"Lamentável." - a voz de Hiei invadiu os pensamentos de Lyn que, de costas para a entrada da tenda, desamarrava as faixas do punho. Instintivamente, ela levou as mãos aos pulsos tentando esconder cicatrizes de um passado muito distante, mas ao ouvir a voz de Hiei, relaxou.

Lyn estava fazendo um esforço incrível para se manter de pé, a ferida na barriga latejava e agora, com ele ali, não poderia simplesmente se render à dor. Gastara energias importantes e sabia que, depois disso tudo, morreria muito mais cedo. Mas não se importava, procuraria sua vingança até o final.

"Vá embora!" – ela ordenou sem se virar.

"Você sabe que eu não irei. O que aconteceu?"

"Eu venci. Você deveria estar acostumado a isso."

"Foi um duelo medíocre, você sabe disso." – ele replicou seco.

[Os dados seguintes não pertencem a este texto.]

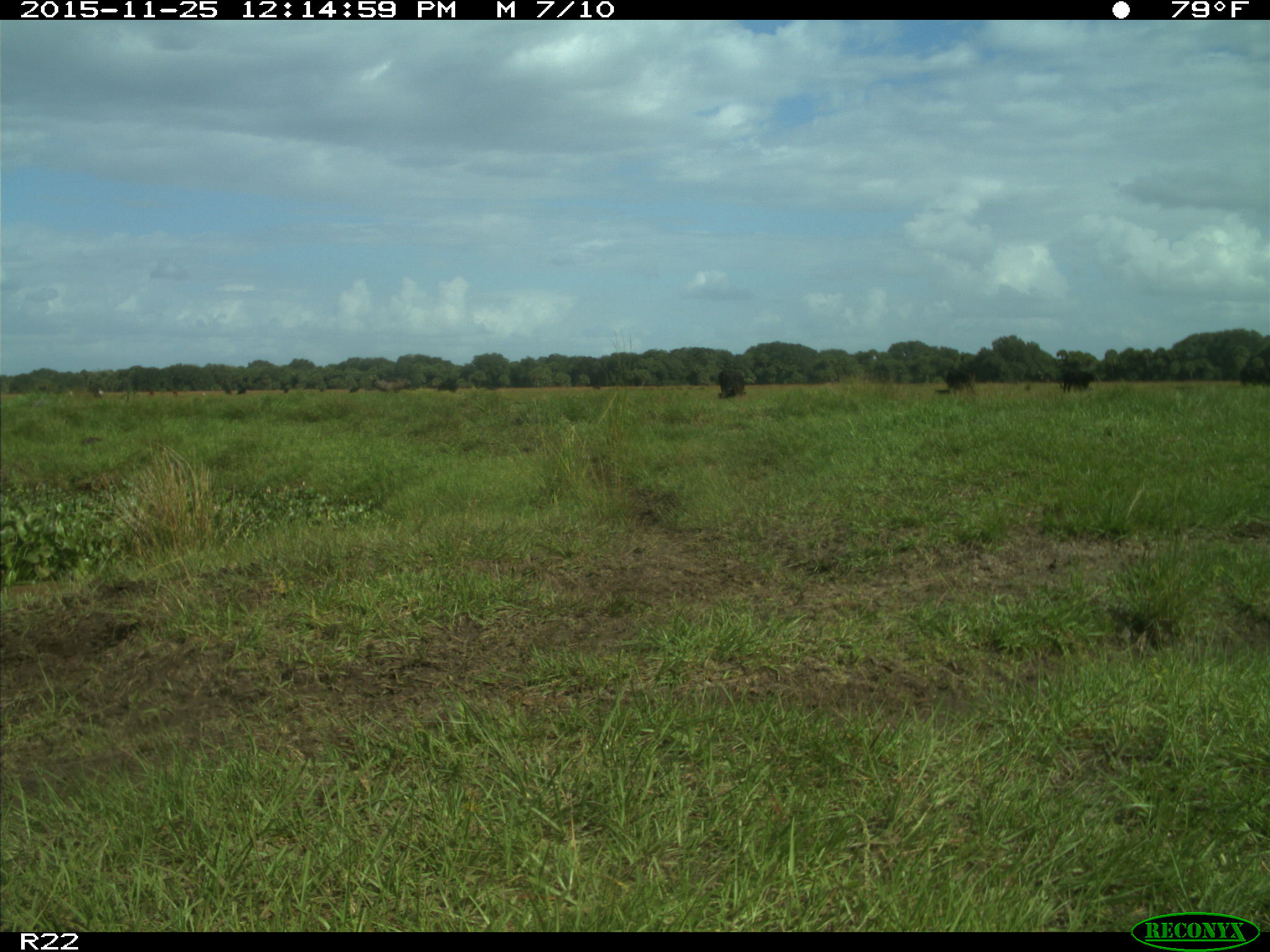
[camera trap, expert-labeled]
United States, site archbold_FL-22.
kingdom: Animalia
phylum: Chordata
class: Mammalia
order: Artiodactyla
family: Bovidae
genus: Bos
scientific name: Bos taurus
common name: domestic cow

"Não me venha com sermões, Hiei! Acho que já passamos da idade disso...""

As faixas dos pulsos caíram no chão. A blusa estava chamuscada, as calças rasgadas nos joelhos, os braços e o rosto sangravam e estavam sujos de poeira e Hiei percebeu que suas pernas tremiam.

"Eu não vou perder meu tempo aqui, Lyn. Há algo errado e você vai me dizer o que é."

Ela fechou os olhos procurando calma e forças e depois olhou o youkai novamente.

"Muito bem, o que você quer saber?"

"O roubo. O que aconteceu?"

"Eu já contei."

"Eu quero ouvir de novo, só que dessa vez com mais detalhes."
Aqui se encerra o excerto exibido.